[Work to complete]
Retype every one of the rows below word for word, omitting the pictures.

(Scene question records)
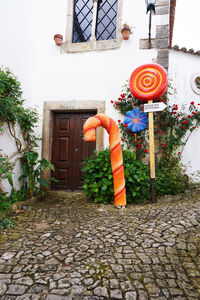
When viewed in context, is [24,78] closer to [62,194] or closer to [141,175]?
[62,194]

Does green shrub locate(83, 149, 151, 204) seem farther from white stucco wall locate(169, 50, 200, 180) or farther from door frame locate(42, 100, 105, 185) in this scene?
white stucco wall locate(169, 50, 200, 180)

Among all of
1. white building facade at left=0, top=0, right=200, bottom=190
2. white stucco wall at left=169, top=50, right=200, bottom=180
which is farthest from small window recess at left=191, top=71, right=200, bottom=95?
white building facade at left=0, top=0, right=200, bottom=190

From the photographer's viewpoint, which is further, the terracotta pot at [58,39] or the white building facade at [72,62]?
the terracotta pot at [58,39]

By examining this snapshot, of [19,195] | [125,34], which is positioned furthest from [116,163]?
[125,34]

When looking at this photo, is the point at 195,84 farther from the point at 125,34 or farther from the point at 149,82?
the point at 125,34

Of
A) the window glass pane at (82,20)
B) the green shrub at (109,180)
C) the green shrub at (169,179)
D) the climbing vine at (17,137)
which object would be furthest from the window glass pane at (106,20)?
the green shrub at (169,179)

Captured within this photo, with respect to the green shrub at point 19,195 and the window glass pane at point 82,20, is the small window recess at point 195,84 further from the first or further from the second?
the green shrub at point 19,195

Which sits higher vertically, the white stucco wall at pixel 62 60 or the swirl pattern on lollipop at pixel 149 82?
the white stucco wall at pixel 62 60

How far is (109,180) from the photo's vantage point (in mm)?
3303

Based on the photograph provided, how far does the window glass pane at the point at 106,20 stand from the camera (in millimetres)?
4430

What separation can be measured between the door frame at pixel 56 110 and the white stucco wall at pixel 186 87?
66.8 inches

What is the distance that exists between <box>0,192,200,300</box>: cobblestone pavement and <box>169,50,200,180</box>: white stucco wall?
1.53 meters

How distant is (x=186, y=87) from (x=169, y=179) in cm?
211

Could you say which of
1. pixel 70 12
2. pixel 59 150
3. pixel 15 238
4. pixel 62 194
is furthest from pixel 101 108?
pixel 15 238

[Worked solution]
When viewed in context, is [24,78] closer to [62,194] or closer to [141,175]?
[62,194]

Does green shrub locate(83, 149, 151, 204) seem farther from white stucco wall locate(169, 50, 200, 180) or farther from door frame locate(42, 100, 105, 185) in this scene?
white stucco wall locate(169, 50, 200, 180)

Among all of
1. white building facade at left=0, top=0, right=200, bottom=190
2. white stucco wall at left=169, top=50, right=200, bottom=180
which is farthest from small window recess at left=191, top=71, right=200, bottom=95?
white building facade at left=0, top=0, right=200, bottom=190

From the photographer's viewpoint, which is further, the terracotta pot at [58,39] or the white building facade at [72,62]?
the terracotta pot at [58,39]

By examining this snapshot, of [19,195] | [125,34], which is positioned furthest from [116,163]?
[125,34]

When looking at this photo, is the point at 195,84 farther from the point at 125,34 or farther from the point at 149,82?
the point at 125,34

Of
A) the window glass pane at (82,20)
B) the green shrub at (109,180)
C) the green shrub at (169,179)
D) the climbing vine at (17,137)
which object would be furthest from the window glass pane at (106,20)?
the green shrub at (169,179)

Captured within this photo, with respect to the green shrub at point 19,195 and the window glass pane at point 82,20, is the small window recess at point 195,84 further from the first or further from the second?
the green shrub at point 19,195

Which sits higher vertically, the white stucco wall at pixel 62 60 or the swirl pattern on lollipop at pixel 149 82?
the white stucco wall at pixel 62 60

How far is (109,180) from the photo's vantage point (in mm)?
3303

Based on the photograph provided, how far does the window glass pane at the point at 106,20 stand from the camera (in millimetres)?
4430

What separation can be measured between the door frame at pixel 56 110 and the white stucco wall at pixel 186 87?
66.8 inches

What is the distance that exists between <box>0,192,200,300</box>: cobblestone pavement and <box>169,50,200,180</box>: white stucco wall?
1.53 meters

How distant is (x=186, y=87) from (x=169, y=179) in cm?
211

Could you say which of
1. pixel 70 12
2. pixel 59 150
3. pixel 15 238
4. pixel 62 194
is furthest from pixel 101 108?
pixel 15 238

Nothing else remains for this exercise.